Born January 1, 1956, in the Soviet Union (now Russia); immigrated to West Germany (now Germany), 1958; immigrated to the United States, 1961; married; wife's name Tina; children: Karla, Matthew, Kaleb, and Khloe. Education: Studied business administration.

ADDRESSES:

Home—Cincinnati, OH.

CAREER:

Management consultant and speaker. Worked variously as a disc jockey, lifeguard, bartender, actor, and model. Military service: U.S. Navy, served for four years.

WRITINGS:

Dancing under the Red Star: The Extraordinary Story of Margaret Werner, the Only American Woman to Survive Stalin's Gulag, Waterbrook Press (Colorado Springs, CO), 2006.

SIDELIGHTS:

Karl Tobien is a management consultant and speaker. Born on January 1, 1956, near a Soviet labor camp in Siberia's northernmost region, Tobien spent his first two and a half years in the Soviet Union with his parents and grandmother. He then fled to Hanover, West Germany, with his family and by age six had immigrated to the United States, his mother's homeland. After graduating from high school in Cincinnati, Ohio, he served for four years in the U.S. Navy. He consecutively studied business administration and, after completing his military service, worked variously as a disc jockey, lifeguard, bartender, actor, and model. He also played amateur sports, including baseball and hockey. He went on to marry his wife, Tina, and have four children while working in the corporate world.

Information shown:
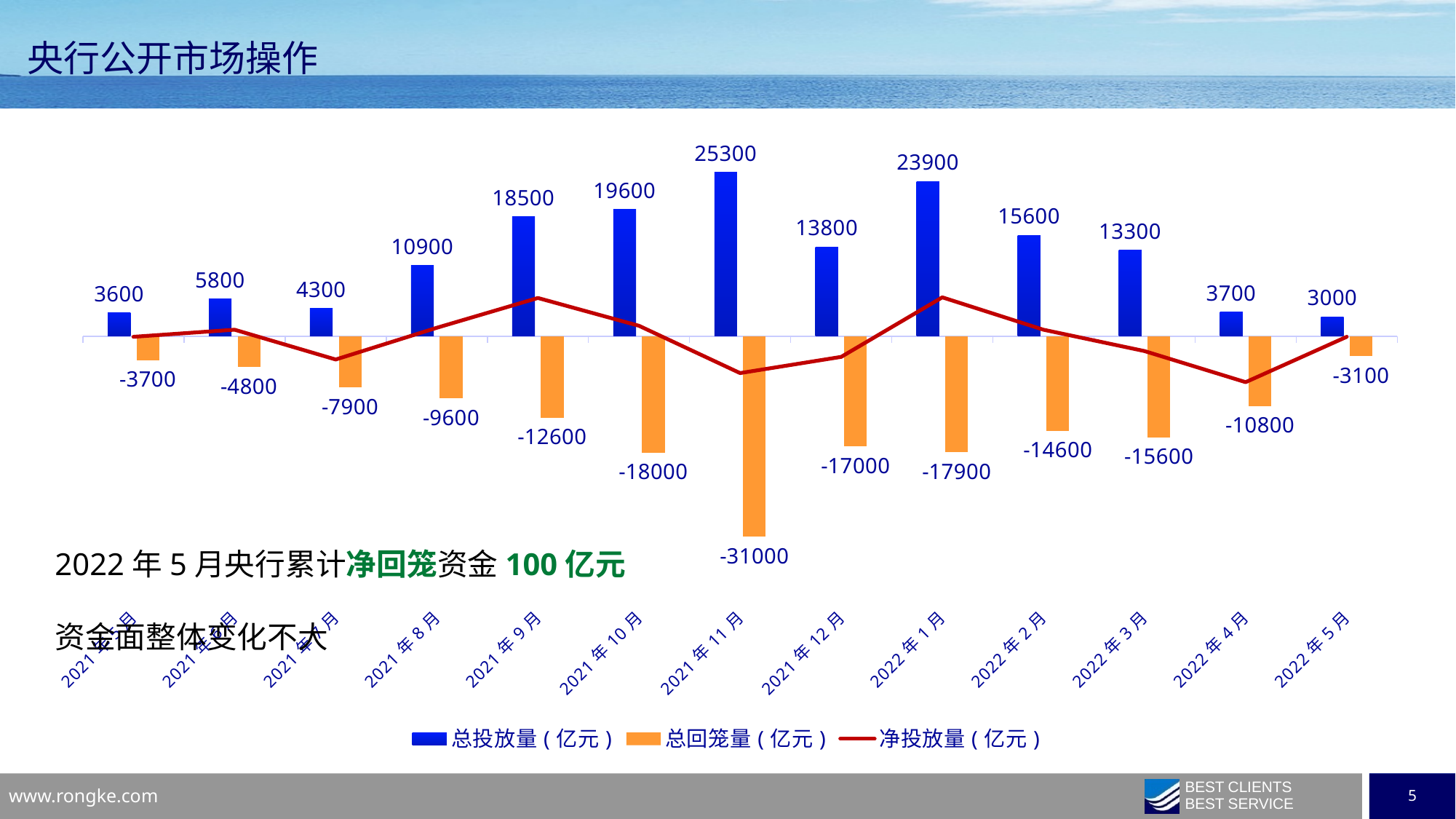
Which month has the largest 总回笼量 (亿元) in magnitude (most negative value)? 2021年11月 What is the 总投放量 (亿元) value for 2022年5月? 3000 What is the 总回笼量 (亿元) value for 2022年1月? -17900 Which month has the lowest 总投放量 (亿元)? 2022年5月 What is the difference between the 总投放量 (亿元) for 2021年11月 and 2022年1月? 1400 Which month has a larger 总投放量 (亿元), 2022年2月 or 2022年3月? 2022年2月 How many months are shown on the x axis of the chart? 13 Which month has the highest 总投放量 (亿元)? 2021年11月 How many series does the legend list? 3 What kind of chart is shown on the slide? Combination bar and line chart What is the 总回笼量 (亿元) value for 2021年10月? -18000 What is the 总投放量 (亿元) value for 2021年11月? 25300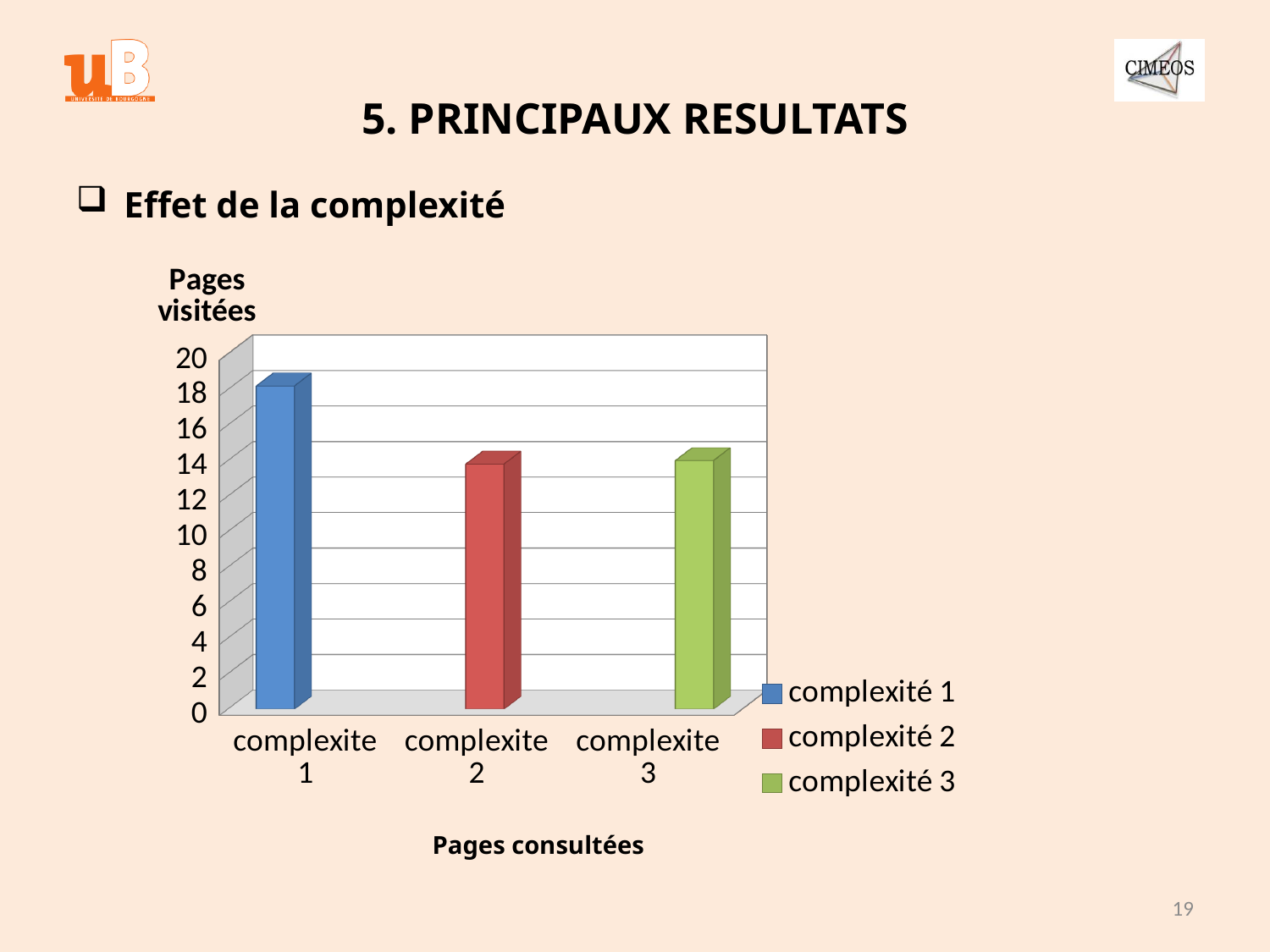
How many entries does the chart's legend list? 3 Is the value for complexite 2 greater or less than 16? less Which is larger, the value for complexite 1 or the value for complexite 3? complexite 1 How many categories are plotted on the x axis of the chart? 3 Is the value for complexite 1 greater or less than 16? greater Is the value for complexite 3 greater or less than 10? greater Which is larger, the value for complexite 1 or the value for complexite 2? complexite 1 What colour is the bar for complexité 2 according to the legend? red What is the title of the vertical axis of the chart? Pages visitées What kind of chart is shown on the slide? bar chart Which category has the highest number of pages visited? complexite 1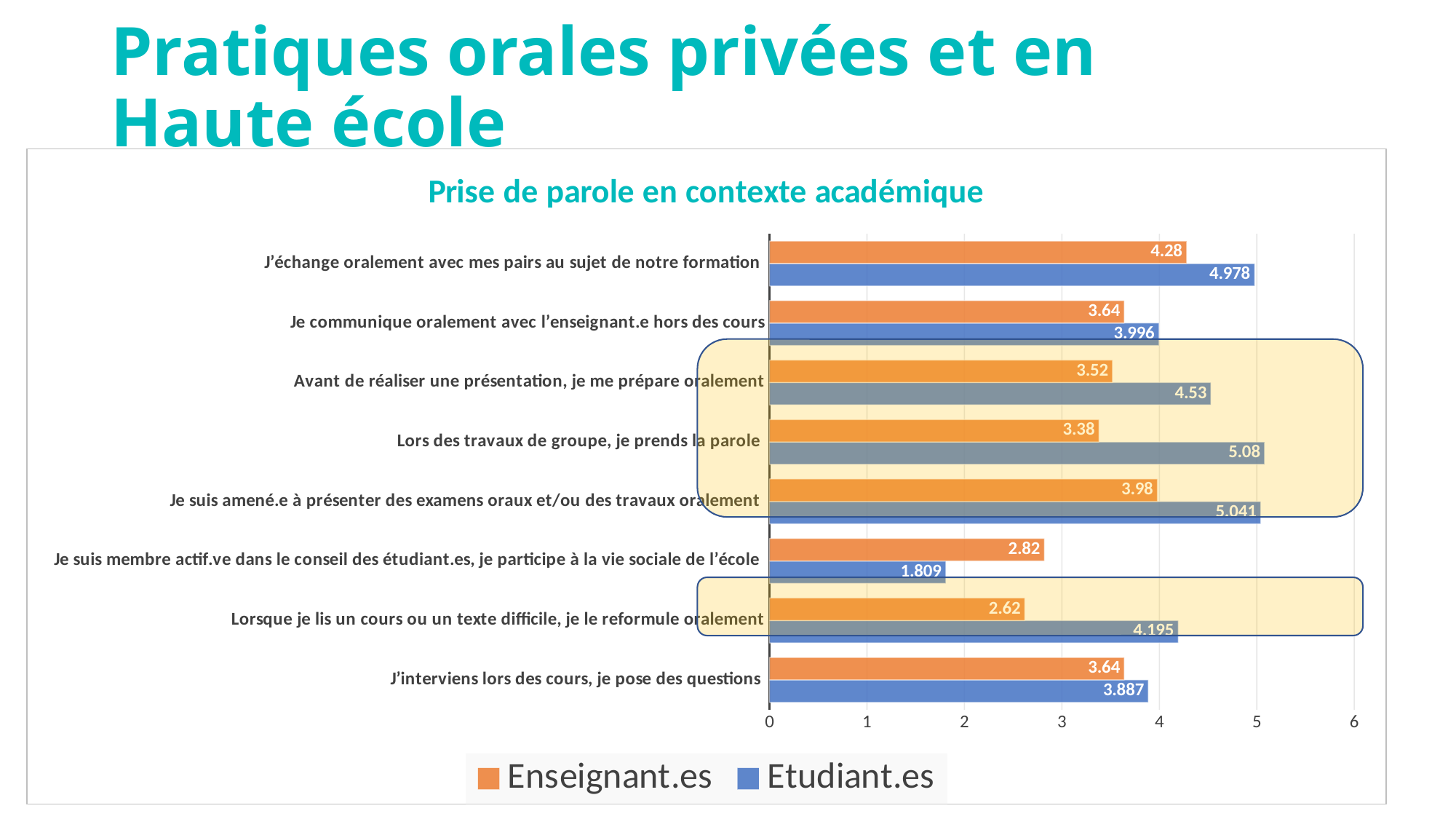
What is the Etudiant.es value for "Lors des travaux de groupe, je prends la parole"? 5.08 What is the difference between the Etudiant.es and Enseignant.es values for "Lors des travaux de groupe, je prends la parole"? 1.7 How many series does the legend list? 2 How many categories are plotted in the chart? 8 What is the title of the chart? Prise de parole en contexte académique What type of chart is shown on the slide? Bar chart What is the Etudiant.es value for "Je suis membre actif.ve dans le conseil des étudiant.es, je participe à la vie sociale de l'école"? 1.809 For "Je suis membre actif.ve dans le conseil des étudiant.es, je participe à la vie sociale de l'école", which series has the larger value, Enseignant.es or Etudiant.es? Enseignant.es Which category has the highest Enseignant.es value? J'échange oralement avec mes pairs au sujet de notre formation Which category has the lowest Etudiant.es value? Je suis membre actif.ve dans le conseil des étudiant.es, je participe à la vie sociale de l'école What is the Enseignant.es value for "Lorsque je lis un cours ou un texte difficile, je le reformule oralement"? 2.62 Is the Etudiant.es value for "Avant de réaliser une présentation, je me prépare oralement" greater or less than 4? greater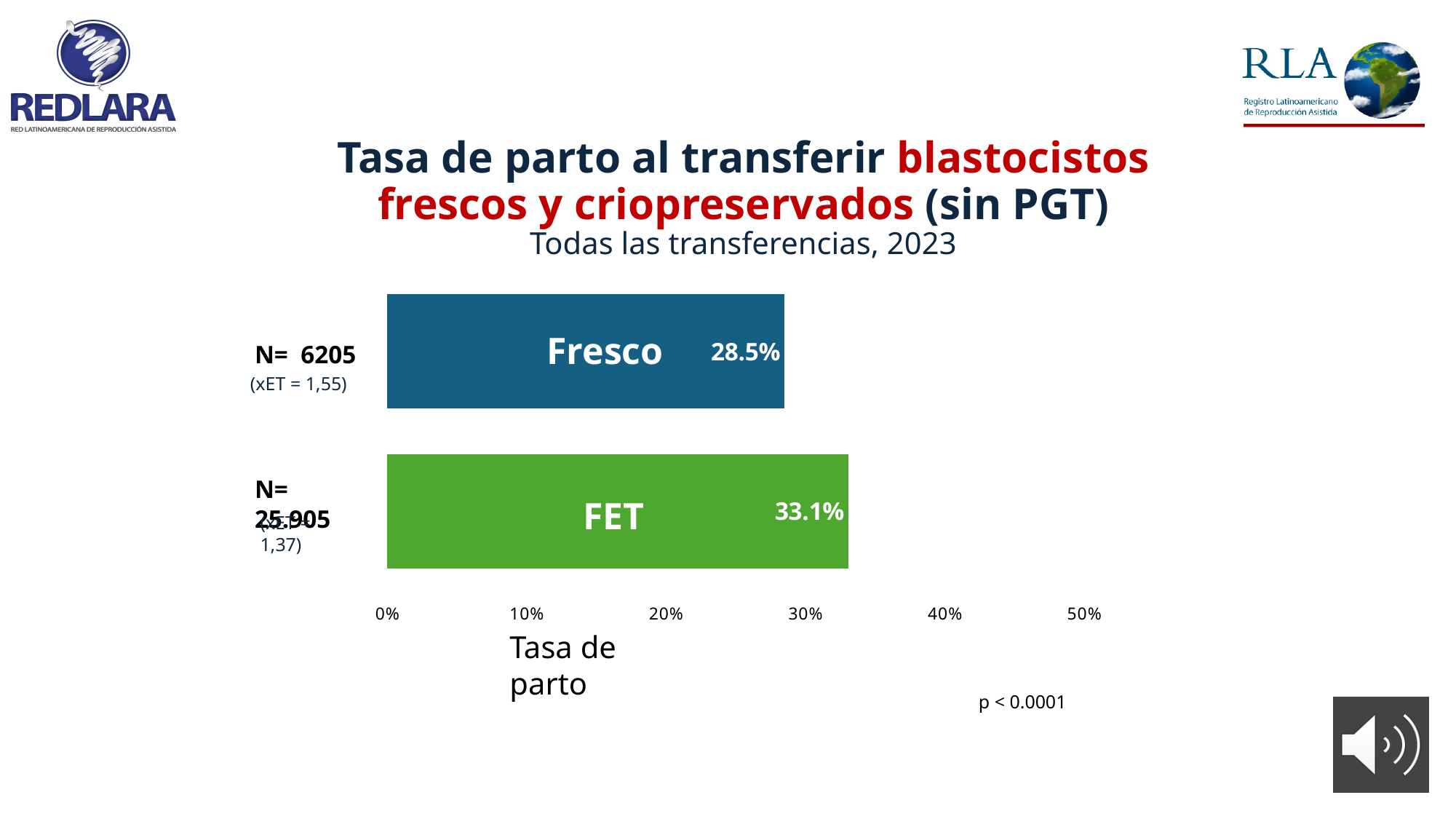
Which category has the higher delivery rate, Fresco or FET? FET What is the difference in delivery rate between FET and Fresco? 4.6% Which category has the lowest delivery rate? Fresco What is the delivery rate (tasa de parto) for Fresco? 28.5% How many bars are shown in the chart? 2 What is the N (number of transfers) for the Fresco group? 6205 What kind of chart is shown on the slide? bar chart Is the value for Fresco greater or less than 30%? less Is the value for FET greater or less than 30%? greater What is the delivery rate (tasa de parto) for FET? 33.1% What is the highest value shown on the x axis? 50%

Problem set:
• A. In the Karl Tobien entry, where did Tobien flee to with his family after leaving the Soviet Union?
• B. Rewrite the Karl Tobien entry starting at "Management consultant and speaker. Worked" and ending at "Springs, CO), 2006.", replacing "disc jockey" with "radio host".
• C. Extend the Karl Tobien entry past its final sentence.
The material comes from a source unrelated to the Karl Tobien entry.

Results for the exercise:
• A. Hanover, West Germany.

• B.
Management consultant and speaker. Worked variously as a radio host, lifeguard, bartender, actor, and model. Military service: U.S. Navy, served for four years.

WRITINGS:

Dancing under the Red Star: The Extraordinary Story of Margaret Werner, the Only American Woman to Survive Stalin's Gulag, Waterbrook Press (Colorado Springs, CO), 2006.

• C.
Tobien published his first book, Dancing under the Red Star: The Extraordinary Story of Margaret Werner, the Only American Woman to Survive Stalin's Gulag, in 2006. The account tells the story of Margaret Werner, Tobien's mother, the only American woman who survived her detention in a Soviet labor camp. As a child Margaret moved to Gorky, a manufacturing town just outside of Moscow, with her parents, as her father decided to take a position there with Ford Motors. Four years after arriving, however, her father was arrested by the secret police and never heard from or seen again. Several years later, after struggling to survive with her mother, Margaret herself was arrested for espionage and was sent to a labor camp for a ten-year sentence.

At the labor camp Tobien describes how the lack of food, freezing temperatures of the Siberian location, and the brutal conditions wore on those interned at the camp. Tobien talks primarily about life at the camp, only touching briefly on how World War II and the Cold War impacted her stay there. However, Margaret found ways to keep her spirits up. She joined the prison dance company and was grateful for each day her personal will endured the conditions of the camp. After her sentence was completed, she married a German prisoner-of-war who was also interned at the camp with her. They were granted permission to move to East Germany with the author as a baby and her mother and managde to escape to West Germany while there. This ultimately became their ticket back to the United States.

Stacy Perman, reviewing the book on the BookPage Web site, commented that Margaret Werner's "life, randomly caught in the brutal Soviet regime, is at turns bleak and horrifying. However, it is also a testament to one woman's unshakable courage and faith." Booklist contributor Frank Caso described the account as "compelling." Caso noted that "this is an exciting story and an overlooked piece of history."

BIOGRAPHICAL AND CRITICAL SOURCES:

PERIODICALS

Booklist, May 1, 2006, Frank Caso, review of Dancing under the Red Star: The Extraordinary Story of Margaret Werner, the Only American Woman to Survive Stalin's Gulag, p. 68.

Slavic and East European Journal, fall, 2007, Marya Zeigler, review of Dancing under the Red Star, p. 639.